Cela devait être un dimanche de fête, et ce le sera peut être dans… quelques années. Là, entre Rhône et Pont du Gard, un nouveau festival de chansons affirme son ambition pour la chanson « à texte » (c’est comme ça qu’on dit !)… Hier c’était à Montfrin, aujourd’hui à Aramon… Et résultat : personne ! pas de public du tout,…, quelques dizaines le soir pour les têtes d’affiche : Michel Arbatz, Cécile Veyrat… personne pour les sans-grade de l’après-midi, dont je fais partie : ça interpelle, non !?

En urgence nous décidons de réunir le bureau de l’association et de réfléchir à tout ça. Pourquoi une telle désaffection du public pour la chanson que nous aimons et que nous défendons depuis des années ? Il est vrai que nous sommes à des années lumières de la chanson dominante telle que la télé en impose la vision,…, et il est vrai aussi que les politiques publiques n’agissent que sur ce qu’elles peuvent espérer recupérer , à leur seul profit politique. Bon ! nous ne sommes pas tous d’accord là-dessus et il faut continuer à réfléchir (c’est aussi cela la résistance !)

Reçu ce matin le nouveau CD de l’ami Corbier. Quelle claque ! Et dire que certains se demandent encore : qu’est-ce-que c’est la chanson porteuse de sens et d’émotion ?… Que ce soit un artiste « interdit de Chorus parce que pendant des années il a perverti nos enfants » qui nous le dise aussi violemment, illustre bien par contre la perversion du système où même les marchands font semblant de se draper dans les oripeaux de l’artiste… En tous cas Corbier c’est du très fort, du tout bon, du brutal, de l’extrème (j’avoue que j’ai pleuré à certaines de ses chansons) et on devrait l’entendre partout, comme un Léo Ferré country ou manouche !

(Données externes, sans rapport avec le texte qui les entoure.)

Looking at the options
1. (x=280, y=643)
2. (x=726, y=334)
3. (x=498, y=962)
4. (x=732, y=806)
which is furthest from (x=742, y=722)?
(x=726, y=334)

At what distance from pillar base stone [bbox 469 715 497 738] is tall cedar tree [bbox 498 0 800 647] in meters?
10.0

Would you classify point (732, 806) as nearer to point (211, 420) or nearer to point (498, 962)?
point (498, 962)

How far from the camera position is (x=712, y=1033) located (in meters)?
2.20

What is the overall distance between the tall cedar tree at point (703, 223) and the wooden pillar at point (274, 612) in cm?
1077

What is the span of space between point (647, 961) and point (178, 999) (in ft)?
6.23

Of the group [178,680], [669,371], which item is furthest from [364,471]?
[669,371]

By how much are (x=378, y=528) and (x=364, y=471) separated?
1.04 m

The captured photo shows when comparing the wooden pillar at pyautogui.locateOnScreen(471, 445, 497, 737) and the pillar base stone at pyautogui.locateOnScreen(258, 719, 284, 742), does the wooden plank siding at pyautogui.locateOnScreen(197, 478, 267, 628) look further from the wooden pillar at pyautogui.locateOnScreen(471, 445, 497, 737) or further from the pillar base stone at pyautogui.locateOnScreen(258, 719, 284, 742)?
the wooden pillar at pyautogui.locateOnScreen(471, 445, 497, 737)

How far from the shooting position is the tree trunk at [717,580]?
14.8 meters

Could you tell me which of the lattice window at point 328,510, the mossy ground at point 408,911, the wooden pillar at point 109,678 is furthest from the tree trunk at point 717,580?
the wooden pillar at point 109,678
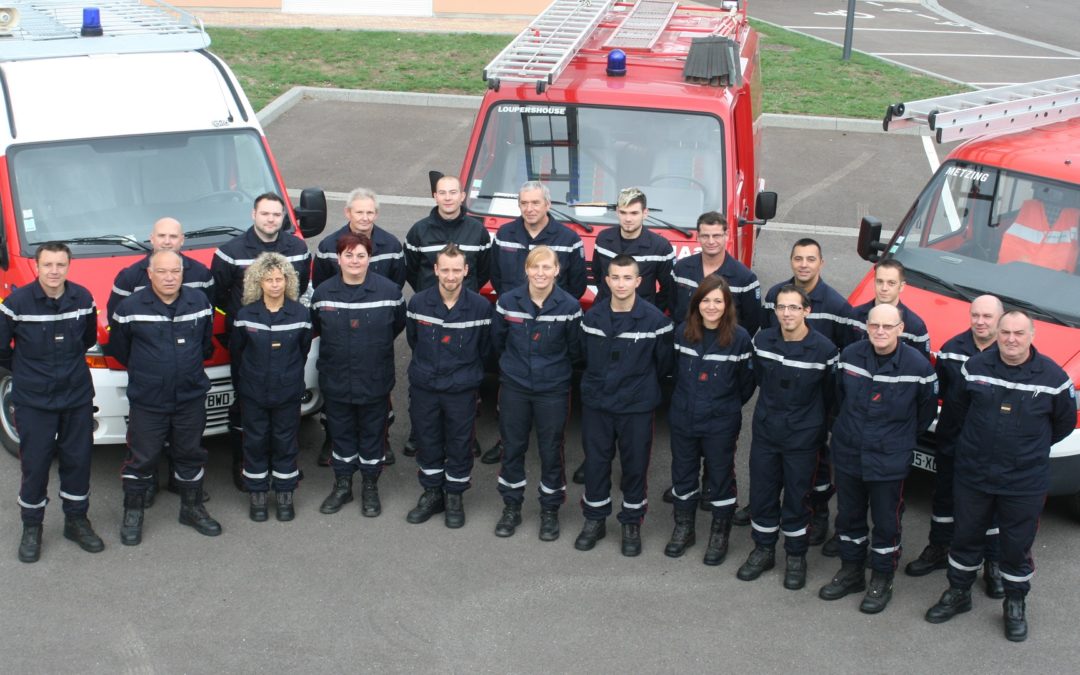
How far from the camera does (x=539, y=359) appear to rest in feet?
24.8

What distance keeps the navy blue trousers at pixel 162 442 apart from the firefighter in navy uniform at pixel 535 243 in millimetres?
2135

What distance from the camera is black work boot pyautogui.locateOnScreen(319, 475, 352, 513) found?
8.09m

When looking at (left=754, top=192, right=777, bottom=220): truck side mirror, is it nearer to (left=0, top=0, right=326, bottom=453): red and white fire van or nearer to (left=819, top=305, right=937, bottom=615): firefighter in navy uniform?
(left=819, top=305, right=937, bottom=615): firefighter in navy uniform

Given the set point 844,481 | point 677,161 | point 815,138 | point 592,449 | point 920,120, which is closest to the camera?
point 844,481

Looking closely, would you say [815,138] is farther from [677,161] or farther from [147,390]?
[147,390]

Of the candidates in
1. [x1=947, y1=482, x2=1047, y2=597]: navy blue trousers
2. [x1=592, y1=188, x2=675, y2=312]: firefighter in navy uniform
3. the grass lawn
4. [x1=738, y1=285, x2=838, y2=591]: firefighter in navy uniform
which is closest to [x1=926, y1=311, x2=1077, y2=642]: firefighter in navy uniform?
[x1=947, y1=482, x2=1047, y2=597]: navy blue trousers

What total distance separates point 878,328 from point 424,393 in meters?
2.69

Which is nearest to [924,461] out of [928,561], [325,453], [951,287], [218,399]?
[928,561]

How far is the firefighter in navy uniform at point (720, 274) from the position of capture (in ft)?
26.6

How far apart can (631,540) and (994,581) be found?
2.06 m

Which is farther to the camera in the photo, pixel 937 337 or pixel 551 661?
pixel 937 337

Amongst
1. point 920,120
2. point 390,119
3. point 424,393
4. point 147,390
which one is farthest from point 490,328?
point 390,119

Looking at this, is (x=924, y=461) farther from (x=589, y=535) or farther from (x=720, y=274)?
(x=589, y=535)

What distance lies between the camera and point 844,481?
23.0 ft
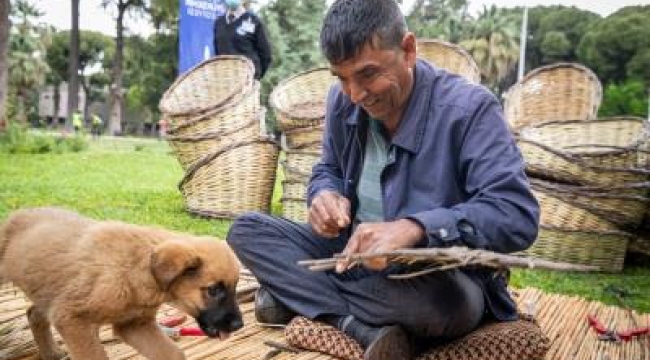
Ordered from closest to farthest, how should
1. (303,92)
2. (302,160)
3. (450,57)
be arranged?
(302,160)
(450,57)
(303,92)

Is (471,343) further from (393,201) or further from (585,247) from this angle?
(585,247)

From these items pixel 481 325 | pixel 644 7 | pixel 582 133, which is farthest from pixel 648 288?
pixel 644 7

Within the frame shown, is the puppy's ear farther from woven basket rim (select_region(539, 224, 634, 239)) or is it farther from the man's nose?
woven basket rim (select_region(539, 224, 634, 239))

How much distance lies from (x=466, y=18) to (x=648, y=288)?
2161 inches

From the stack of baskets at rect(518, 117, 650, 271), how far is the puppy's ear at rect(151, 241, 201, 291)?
3.90m

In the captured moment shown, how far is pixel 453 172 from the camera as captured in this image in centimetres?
275

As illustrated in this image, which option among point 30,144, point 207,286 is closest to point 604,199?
point 207,286

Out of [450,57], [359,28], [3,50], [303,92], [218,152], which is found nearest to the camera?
[359,28]

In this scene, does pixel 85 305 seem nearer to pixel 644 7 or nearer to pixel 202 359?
pixel 202 359

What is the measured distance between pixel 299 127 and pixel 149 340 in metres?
4.37

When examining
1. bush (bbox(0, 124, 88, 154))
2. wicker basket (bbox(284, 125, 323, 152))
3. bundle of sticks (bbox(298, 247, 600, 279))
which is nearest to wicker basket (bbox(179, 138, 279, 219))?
wicker basket (bbox(284, 125, 323, 152))

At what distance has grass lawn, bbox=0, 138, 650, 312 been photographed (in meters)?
5.14

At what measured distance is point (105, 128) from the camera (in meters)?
49.2

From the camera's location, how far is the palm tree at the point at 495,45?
175 ft
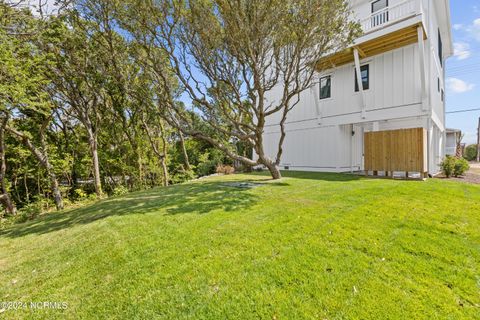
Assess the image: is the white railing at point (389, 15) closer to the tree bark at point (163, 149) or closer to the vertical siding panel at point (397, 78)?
the vertical siding panel at point (397, 78)

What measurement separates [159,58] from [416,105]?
10608mm

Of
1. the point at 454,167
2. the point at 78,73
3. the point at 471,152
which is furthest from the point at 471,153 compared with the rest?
the point at 78,73

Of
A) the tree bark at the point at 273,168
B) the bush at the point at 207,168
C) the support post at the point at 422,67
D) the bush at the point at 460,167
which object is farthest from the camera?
the bush at the point at 207,168

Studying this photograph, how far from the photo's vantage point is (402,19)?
8633mm

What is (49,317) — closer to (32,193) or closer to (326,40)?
(326,40)

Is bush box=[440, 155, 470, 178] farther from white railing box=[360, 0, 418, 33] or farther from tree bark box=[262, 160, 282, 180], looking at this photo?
tree bark box=[262, 160, 282, 180]

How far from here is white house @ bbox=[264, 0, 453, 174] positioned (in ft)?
30.0

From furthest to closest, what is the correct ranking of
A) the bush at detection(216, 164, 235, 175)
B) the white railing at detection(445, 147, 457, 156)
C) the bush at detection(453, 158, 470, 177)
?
the white railing at detection(445, 147, 457, 156) < the bush at detection(216, 164, 235, 175) < the bush at detection(453, 158, 470, 177)

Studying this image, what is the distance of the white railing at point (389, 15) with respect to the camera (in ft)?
29.3

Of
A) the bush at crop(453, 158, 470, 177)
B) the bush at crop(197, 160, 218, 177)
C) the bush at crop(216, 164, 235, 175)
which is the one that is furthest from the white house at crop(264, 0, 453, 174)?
the bush at crop(197, 160, 218, 177)

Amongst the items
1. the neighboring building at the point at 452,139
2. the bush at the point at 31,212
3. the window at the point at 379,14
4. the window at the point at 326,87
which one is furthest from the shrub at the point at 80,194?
the neighboring building at the point at 452,139

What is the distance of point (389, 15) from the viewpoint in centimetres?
985

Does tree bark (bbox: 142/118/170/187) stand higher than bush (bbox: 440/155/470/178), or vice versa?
tree bark (bbox: 142/118/170/187)

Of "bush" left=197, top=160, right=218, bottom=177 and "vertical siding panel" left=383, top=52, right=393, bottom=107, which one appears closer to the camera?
"vertical siding panel" left=383, top=52, right=393, bottom=107
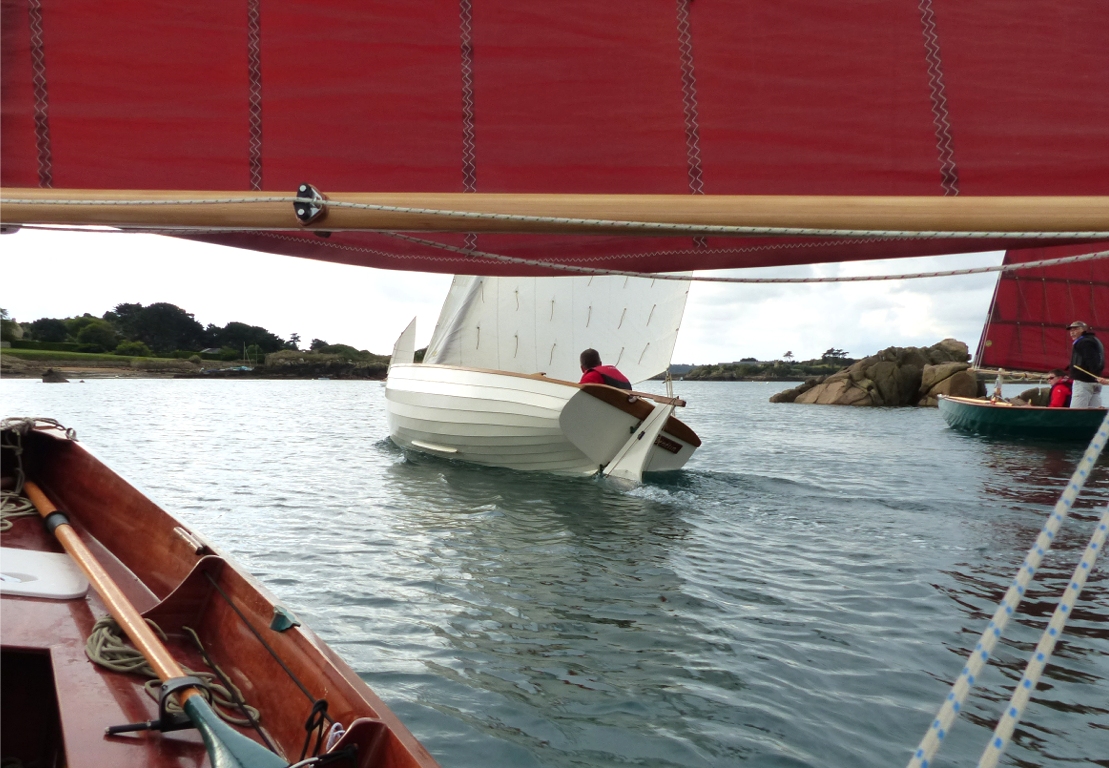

Et puisqu’on parle de CD nous avons écouté Lazare sur MySpace… Lazare nous le connaissions déjà par le groupe Solstice repéré dans Voix Libres, le voici en solo mais toujours avec la même poésie plus proche de Lautréamont que de Maurice Carême… Ce qui fait beaucoup de bien je l’avoue. À écouter s’il vous plaît !

Et voilà le mois s’achève… « Bois le vin du bonheur et le vin de l’oubli, et quand l’automne d’or, sur le jardin pâli, tend son brocard divin où le ciel se prolonge, bois le vin du désir et bois le vin du songe ». À Pézenas, Hôtel Lacoste, je chante le vin pour la 4ème nocturne vigneronne, sur les pas de Molière… Jean Cévenol et tous les poètes m’accompagnent… oui! bois du vin camarade, avant que le verre ne soit brisé contre la pierre.